Гм, что это? а как же армия, а как же управленческий рабочий класс? Фотиева, где ты?
Фотиева с чашкой чая и куском булки вбежала, запыхавшись:
— Владимир Ильич, что случилось? на вас лица нет. Разве можно так?
— Послушай, у нас голод может быть? он надвигается, ты не слышала? Где Феликс, Где Лейба, где все остальные? срочно зови на заседание Политбюро.
Все тут же стали приходить, кто-то с баночкой икры, кто-то куском колбасы во рту, а кто-то нес целого копченого угря.
— Вы что, завтракаете? Я вот без завтрака обхожусь. Экономить надо, я тут прочитал, что дети голодают. Это дети буржуев, черт с ними, а вот наши красноармейцы, они-то как? А управленческий аппарат на местах. Видите, как, завтракать некогда. И, кроме того, я служу народу, а вы чем занимаетесь?
— Толко началы второй завтрак, батона, — сказал Сталин, ища уголок подальше, чтобы всех видеть, а его, чтоб никто не видел.
— Мне тут интернационалисты пишут, — покривил душой вождь, что трудновато с хлебом. Как так? почему никто не докладывает? Я вас всех разгоню по волостям, по губерниям. Лейба, в губерниях наши люди руководят? ЧК возглавляют наши люди, — это могут быть латыши, либо евреи.
— Так точно, Владимир Ильич, — ответил Троцкий.
— Надо бы и грузын на руководящий пост, батона, — произнес Сталин, но Ленин его не услышал.
— Кто из вас знает, что такое продразверстка?

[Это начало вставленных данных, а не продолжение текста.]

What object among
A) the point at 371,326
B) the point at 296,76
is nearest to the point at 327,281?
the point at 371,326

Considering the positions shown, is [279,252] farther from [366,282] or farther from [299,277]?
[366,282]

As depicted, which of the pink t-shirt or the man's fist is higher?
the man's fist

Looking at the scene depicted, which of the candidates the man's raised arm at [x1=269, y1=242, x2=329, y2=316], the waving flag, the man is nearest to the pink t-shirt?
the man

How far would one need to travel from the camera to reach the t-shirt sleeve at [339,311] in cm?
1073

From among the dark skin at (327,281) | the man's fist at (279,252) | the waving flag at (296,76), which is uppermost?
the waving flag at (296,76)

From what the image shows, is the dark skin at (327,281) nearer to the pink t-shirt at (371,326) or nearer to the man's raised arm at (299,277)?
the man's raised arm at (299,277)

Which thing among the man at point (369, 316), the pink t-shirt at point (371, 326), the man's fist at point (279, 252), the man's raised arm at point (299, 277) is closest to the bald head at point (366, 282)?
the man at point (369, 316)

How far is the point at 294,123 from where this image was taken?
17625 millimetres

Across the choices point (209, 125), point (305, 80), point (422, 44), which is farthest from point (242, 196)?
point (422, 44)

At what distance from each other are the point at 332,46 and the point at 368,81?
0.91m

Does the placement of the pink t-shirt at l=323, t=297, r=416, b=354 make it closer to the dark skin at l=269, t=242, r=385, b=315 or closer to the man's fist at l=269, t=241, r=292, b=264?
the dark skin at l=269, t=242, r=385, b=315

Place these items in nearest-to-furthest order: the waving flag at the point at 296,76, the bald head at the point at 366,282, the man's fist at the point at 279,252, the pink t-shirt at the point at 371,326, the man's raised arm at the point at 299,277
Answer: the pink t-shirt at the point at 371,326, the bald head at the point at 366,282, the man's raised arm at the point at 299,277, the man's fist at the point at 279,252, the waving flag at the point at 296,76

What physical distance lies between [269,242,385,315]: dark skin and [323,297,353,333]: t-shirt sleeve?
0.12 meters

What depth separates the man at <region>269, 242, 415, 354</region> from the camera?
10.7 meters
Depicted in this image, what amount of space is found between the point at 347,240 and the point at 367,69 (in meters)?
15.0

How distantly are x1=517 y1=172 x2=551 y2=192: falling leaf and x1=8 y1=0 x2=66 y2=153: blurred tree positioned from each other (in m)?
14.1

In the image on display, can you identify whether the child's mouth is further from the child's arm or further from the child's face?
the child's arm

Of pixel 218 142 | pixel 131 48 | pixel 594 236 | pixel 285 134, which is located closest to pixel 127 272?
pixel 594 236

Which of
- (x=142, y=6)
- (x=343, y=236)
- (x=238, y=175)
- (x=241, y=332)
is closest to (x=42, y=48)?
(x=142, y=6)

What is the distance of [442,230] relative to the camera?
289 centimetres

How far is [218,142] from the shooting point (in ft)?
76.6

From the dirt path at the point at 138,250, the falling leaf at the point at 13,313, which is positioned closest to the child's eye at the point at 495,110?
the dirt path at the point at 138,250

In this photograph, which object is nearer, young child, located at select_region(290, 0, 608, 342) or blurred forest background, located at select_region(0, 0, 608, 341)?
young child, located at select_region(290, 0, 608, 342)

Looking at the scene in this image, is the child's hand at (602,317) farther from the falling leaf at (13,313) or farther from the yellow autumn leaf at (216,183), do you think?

Янкель, что такое продразверстка? Э, ничего ты не знаешь, Янкель. А город на Урале уже носит твое имя, теперь он Свердловск. Старайся, Янкель, старайся! завтракать можно и на ходу. Лейба, просвети ты членов нашего Политбюро.
— Продразверстка, — стал отвечать Лейба- Троцкий, ничуть не смущаясь, — это замена старых кадров на новые, в основном, это должны быть люди еврейской национальности. Мы, товарищи, должны уничтожить этих бесхвостых обезьян, которых почему-то называют людьми и на их место поселить иудеев, создать мощное еврейское государство, перед мощью которого содрогался бы весь мир.
— Пачэму? а грузин куда прикажете дэват? Моя нэ согдасэн, Владымыр Лыич, — возмутился Сталин, сидевший в самом дальнем углу.
— Коба, не переживай, история рассудит тебя с Бронштейном, нашим выдающимся революционером. Но продразверстка — это… лишний хлеб, который крестьянин не знает, куда девать. А городу этот хлеб нужен, армии нужен, рабочему классу Германии, которая помогла нам совершить и удержать революцию, хлеб нужен. У крестьянина он гниет, а у нас, его нет. Это не справедливо. Советская власть не может без хлеба. Это преступно. Еще мой предшественник Николай Второй затеял эту продразверстку. Там, где крестьяне сопротивлялись, он назначал месяц исправительных работ. А мы… не можем… быть слюнтяями. Это ведь саботаж! да еще в отношении народной власти саботаж! За саботаж — расстрел на месте. Отца семейства, всю семью, детей от одного года. А можно и в доме запереть, а дом поджечь, пусть горят саботажники. Мы будем проводить эту работу постепенно. Сначала запустим агитацию на добровольных началах, а потом добровольно-принудительно. Это архи важно, товарищи. Все, идите, заканчивайте завтрак. Завтра доклады в письменном виде должны быть у меня на рабочем столе. В шесть утра Фотиева уже здесь, можете приносить, не стесняйтесь. Кстати, товарищ Бонч-Бруевич! прописка членов Политбюро в Кремле закончена? У меня на девять комнат больше, чем у других, но у меня же братья, сестры, племянники, прислуга, дворники, плотники. Каждому из них нужна комната, а у меня пять комнат, нет, шесть. Сколько же у меня комнат в Кремле Б.Б?